You should be extremely wary of selling off any assets that are not exempt from bankruptcy proceedings. When you sell off an asset that can be “liquidated,” or sold for cash to satisfy debts, the creditors can do something called a “claw-back.” A claw-back is when a creditor can take something you sold from the person it was sold to. For example, if you have a nonexempt car and sell it to your friend during bankruptcy proceedings, the debtors may be able to take that car from your friend and sell it to help pay your debt. This is likely to make both creditors and your friend very unhappy with you.

After-Acquired Property

You should also be careful about obtaining any new assets during bankruptcy proceedings. When you file for bankruptcy, all of your current assets are tallied up and marked as either exempt or not exempt. Exempt assets cannot be sold off, while non-exempt assets can. The assets that can be sold off become part of what is called the “bankruptcy estate,” which is managed by a trustee. Anything you obtain after bankruptcy proceedings have started is called after-acquired property. After-acquired property is not listed as exempt. However, the after-acquired property is not part of the bankruptcy estate, so it is generally shielded from being sold off to pay your debts. That being said, if you file for bankruptcy under Chapter 13, the after-acquired property is part of the bankruptcy estate and can be sold off. Make sure you take note of the Chapter of bankruptcy you file under with our Philadelphia bankruptcy lawyers so that you appropriately manage your spending expectations.

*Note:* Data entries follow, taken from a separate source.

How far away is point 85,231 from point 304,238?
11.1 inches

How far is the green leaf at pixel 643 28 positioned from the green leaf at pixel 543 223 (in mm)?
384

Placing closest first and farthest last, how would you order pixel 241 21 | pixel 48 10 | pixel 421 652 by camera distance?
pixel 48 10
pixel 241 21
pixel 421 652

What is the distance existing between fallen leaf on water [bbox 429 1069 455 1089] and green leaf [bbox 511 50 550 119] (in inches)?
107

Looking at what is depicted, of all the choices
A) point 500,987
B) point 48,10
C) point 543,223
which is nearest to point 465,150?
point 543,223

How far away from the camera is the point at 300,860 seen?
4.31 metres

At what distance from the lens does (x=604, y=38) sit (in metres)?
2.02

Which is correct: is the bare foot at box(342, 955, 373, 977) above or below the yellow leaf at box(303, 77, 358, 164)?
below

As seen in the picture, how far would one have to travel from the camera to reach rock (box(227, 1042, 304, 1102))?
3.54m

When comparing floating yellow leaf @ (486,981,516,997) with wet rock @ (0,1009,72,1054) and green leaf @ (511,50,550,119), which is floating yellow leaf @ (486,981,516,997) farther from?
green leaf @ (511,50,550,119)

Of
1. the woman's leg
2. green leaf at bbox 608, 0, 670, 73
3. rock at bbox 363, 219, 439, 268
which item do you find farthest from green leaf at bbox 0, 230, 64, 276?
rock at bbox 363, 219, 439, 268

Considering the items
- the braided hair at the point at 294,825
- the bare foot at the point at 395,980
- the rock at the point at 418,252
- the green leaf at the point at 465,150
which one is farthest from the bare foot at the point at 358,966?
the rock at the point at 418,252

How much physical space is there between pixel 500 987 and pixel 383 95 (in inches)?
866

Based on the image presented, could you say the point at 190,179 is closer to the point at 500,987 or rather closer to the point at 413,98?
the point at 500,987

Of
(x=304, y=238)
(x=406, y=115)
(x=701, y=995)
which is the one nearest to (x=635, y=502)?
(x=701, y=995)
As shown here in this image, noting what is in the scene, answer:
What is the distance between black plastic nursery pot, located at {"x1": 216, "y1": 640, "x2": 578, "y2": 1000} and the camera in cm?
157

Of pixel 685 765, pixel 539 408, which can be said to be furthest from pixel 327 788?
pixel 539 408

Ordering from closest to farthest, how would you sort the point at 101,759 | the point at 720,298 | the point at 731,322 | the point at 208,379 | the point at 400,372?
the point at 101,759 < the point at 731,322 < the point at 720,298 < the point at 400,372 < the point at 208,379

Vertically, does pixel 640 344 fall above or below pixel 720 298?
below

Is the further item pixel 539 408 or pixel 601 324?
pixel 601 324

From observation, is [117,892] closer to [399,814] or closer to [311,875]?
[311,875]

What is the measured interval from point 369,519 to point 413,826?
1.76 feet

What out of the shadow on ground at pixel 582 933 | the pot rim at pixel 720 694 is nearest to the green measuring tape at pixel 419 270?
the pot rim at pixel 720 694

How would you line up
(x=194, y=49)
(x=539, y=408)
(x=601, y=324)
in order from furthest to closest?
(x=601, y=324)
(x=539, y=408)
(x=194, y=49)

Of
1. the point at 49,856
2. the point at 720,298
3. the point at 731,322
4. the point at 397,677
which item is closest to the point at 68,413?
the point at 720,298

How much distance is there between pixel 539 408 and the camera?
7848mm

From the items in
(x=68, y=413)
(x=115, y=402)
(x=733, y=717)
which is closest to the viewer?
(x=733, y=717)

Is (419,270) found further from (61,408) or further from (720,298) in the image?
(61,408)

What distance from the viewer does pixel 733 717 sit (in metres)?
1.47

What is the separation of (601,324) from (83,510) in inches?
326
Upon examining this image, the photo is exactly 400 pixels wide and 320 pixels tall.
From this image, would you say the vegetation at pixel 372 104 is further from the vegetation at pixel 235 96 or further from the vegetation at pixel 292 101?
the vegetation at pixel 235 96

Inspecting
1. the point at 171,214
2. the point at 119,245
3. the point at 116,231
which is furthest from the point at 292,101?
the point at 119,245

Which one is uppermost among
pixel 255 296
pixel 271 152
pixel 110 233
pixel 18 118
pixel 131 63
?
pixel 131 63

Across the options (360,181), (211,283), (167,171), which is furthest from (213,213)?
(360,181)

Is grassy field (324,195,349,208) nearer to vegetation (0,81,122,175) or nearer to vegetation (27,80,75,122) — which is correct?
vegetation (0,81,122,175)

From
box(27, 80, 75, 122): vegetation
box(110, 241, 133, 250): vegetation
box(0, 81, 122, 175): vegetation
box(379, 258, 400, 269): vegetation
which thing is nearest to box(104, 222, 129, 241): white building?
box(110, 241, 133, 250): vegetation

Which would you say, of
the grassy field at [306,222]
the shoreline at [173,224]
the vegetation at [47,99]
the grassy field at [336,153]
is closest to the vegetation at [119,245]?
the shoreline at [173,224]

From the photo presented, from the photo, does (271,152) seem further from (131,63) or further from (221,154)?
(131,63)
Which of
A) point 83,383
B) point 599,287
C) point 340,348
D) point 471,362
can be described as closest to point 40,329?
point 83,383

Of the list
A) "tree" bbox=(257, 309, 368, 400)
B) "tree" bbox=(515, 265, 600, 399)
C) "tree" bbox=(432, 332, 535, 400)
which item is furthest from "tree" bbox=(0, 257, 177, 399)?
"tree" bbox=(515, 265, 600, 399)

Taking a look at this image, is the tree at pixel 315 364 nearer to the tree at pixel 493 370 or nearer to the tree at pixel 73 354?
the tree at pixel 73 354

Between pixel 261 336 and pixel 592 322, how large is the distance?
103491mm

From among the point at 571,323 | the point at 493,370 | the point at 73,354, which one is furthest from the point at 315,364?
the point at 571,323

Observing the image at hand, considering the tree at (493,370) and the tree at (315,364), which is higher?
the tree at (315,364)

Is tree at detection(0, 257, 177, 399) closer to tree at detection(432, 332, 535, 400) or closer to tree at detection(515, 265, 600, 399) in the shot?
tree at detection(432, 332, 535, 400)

Spending Prior to Filing for Bankruptcy

It is a good idea to avoid making any purchases that are not necessities just before filing for bankruptcy. Not only does it look bad in the eyes of both creditors and the court, but those purchases then become assets that can be liquidated in bankruptcy proceedings. Therefore, it is advisable to avoid making expensive or frivolous purchases prior to filing for bankruptcy. Do not invest in a new house or new car, avoid activities like expensive vacations, and do not transfer assets to friends or family just before filing. If you transfer assets in this way, it will not look good in the eyes of the court or creditors. If you have recently acquired significant assets just before filing bankruptcy, you should speak with our Pennsylvania bankruptcy lawyers about what to do in your situation.